Die Nord-Liste von Liberté – Fräiheet! war rasch gefüllt. Anfang Juli waren Steve Schmitz, Guy Arend, Steve Lamberty und der Vizepräsident des ADR-Nordbezirks Marcel Bernardy aus der Partei ausgetreten, weil Fred Keup und Fernand Kartheiser die Listenaufstellung des Nordens mitbestimmten. Laut den Parteistatuten ist eine Listenzusammensetzung durch bezirksexterne Mitglieder jedoch nicht vorgesehen. Vor allem Steve Schmitz und Guy Arend waren empört, dass sie nicht mit der ADR antreten konnten. Ob sie sich Roy Reding anschließen, wollten sie noch nicht kommentieren – gut möglich aber, dass die Enttäuschten nun die neue Freiheits-Bewegung unterstützen. Zuvor gab es wohl Spannungen, weil der Adrenalin-Präsident den Waffengebrauch zur Selbstverteidigung befürwortete und der CFL-Angestellte Steve Schmitz diese Position mit Blick auf die ADR-Kritik gegenüber Waffenlieferungen an die Ukraine als doppelbödig verurteilte.

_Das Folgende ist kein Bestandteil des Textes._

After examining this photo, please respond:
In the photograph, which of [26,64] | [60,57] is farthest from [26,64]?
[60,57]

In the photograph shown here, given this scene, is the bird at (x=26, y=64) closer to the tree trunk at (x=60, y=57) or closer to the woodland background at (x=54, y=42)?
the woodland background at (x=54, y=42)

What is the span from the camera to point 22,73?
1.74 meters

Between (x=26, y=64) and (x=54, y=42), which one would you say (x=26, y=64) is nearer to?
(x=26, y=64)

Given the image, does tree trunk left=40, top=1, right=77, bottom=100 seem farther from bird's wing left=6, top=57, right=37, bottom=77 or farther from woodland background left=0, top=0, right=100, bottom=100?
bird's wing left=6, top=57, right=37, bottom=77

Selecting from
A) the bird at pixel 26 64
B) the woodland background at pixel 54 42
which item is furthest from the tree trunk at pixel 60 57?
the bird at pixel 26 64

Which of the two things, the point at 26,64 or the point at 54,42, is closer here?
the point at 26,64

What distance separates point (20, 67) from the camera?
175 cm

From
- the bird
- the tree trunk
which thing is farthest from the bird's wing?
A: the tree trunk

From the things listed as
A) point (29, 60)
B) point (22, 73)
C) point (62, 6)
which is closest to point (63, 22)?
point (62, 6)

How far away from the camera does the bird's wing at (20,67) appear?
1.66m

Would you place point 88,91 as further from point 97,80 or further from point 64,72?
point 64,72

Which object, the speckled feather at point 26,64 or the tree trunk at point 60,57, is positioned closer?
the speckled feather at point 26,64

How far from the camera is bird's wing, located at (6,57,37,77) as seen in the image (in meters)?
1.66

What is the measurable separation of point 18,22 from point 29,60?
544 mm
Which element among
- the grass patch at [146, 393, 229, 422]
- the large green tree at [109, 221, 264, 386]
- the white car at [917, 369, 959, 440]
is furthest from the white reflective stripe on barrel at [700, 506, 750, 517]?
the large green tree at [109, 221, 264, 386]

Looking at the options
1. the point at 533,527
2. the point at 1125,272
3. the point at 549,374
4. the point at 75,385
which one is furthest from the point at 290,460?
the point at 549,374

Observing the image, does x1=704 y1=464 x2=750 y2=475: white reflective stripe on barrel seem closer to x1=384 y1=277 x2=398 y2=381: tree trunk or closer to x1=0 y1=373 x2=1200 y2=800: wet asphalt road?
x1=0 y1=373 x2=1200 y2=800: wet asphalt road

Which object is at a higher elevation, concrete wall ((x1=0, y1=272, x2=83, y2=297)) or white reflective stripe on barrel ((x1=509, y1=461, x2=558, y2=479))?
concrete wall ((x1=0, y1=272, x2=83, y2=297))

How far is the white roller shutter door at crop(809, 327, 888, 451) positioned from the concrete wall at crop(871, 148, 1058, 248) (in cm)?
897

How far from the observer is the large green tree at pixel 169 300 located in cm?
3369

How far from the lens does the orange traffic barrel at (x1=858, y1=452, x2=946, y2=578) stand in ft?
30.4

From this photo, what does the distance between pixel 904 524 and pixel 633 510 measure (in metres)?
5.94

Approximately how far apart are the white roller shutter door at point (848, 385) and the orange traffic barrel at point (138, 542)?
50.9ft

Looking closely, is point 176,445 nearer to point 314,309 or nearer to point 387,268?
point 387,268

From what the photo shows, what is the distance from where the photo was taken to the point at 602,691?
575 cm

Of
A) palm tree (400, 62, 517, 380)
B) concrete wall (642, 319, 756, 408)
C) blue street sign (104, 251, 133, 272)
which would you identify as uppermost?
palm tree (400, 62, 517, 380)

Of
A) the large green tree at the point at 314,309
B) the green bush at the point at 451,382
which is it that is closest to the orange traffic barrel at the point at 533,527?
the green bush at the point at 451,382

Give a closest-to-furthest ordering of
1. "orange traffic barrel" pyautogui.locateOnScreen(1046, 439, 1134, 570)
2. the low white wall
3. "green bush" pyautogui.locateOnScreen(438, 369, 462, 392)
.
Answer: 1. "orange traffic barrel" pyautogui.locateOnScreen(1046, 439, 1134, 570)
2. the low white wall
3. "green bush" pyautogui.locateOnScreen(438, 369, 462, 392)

Im Norden ist man sich sicher, dass die ADR wegen des rezenten Trubels um die Wahllisten an Stimmen verlieren wird. Gerüchten zufolge seien in den vergangenen Wochen bereits um die 100 Mitglieder ausgetreten. Vielleicht aber hilft die Rausnörgelei dem ADR, weil sie nun mit ideologisch gestrafftem Profil in den Wahlkampf tritt. Auf dem ADR-Sommerfest Anfang Juli freute sich der Parteipräsident über die 350 Anwesenden. Letztes Jahr seien nur 250 gekommen, der Anstieg spiegele den Zulauf zur ADR. Mittlerweile zähle die ADR um die 1 800 Mitglieder. Bei den Gemeindewahlen hat sie verhältnismäßig gut abgeschnitten. „Bei uns knallen die Sektkorken“, sagte Fred Keup dem Wort am Wahlabend im Juni. Fraktionssekretär Michel Lemaire konnte in Klerf ein Mandat erringen und in Kayl, wo die ADR erstmals antrat, wurde ein ADR-Mann in den Gemeinderat gewählt. Unter anderem in Wintger, Käerjeng, Bettemburg und Esch konnte die Partei ihre Mandate verteidigen. In Luxemburg-Stadt zog Tom Weidig mit 2 521 Stimmen in den Stadtrat ein. Allerdings schmeichelt es vielen, die während der Pandemie begannen ihr Ich als absolut zu setzen, wenn Roy Reding „Freiheit“ dazwischen grätscht. Und auf diese Wählerschaft haben es beide Gruppierungen abgesehen.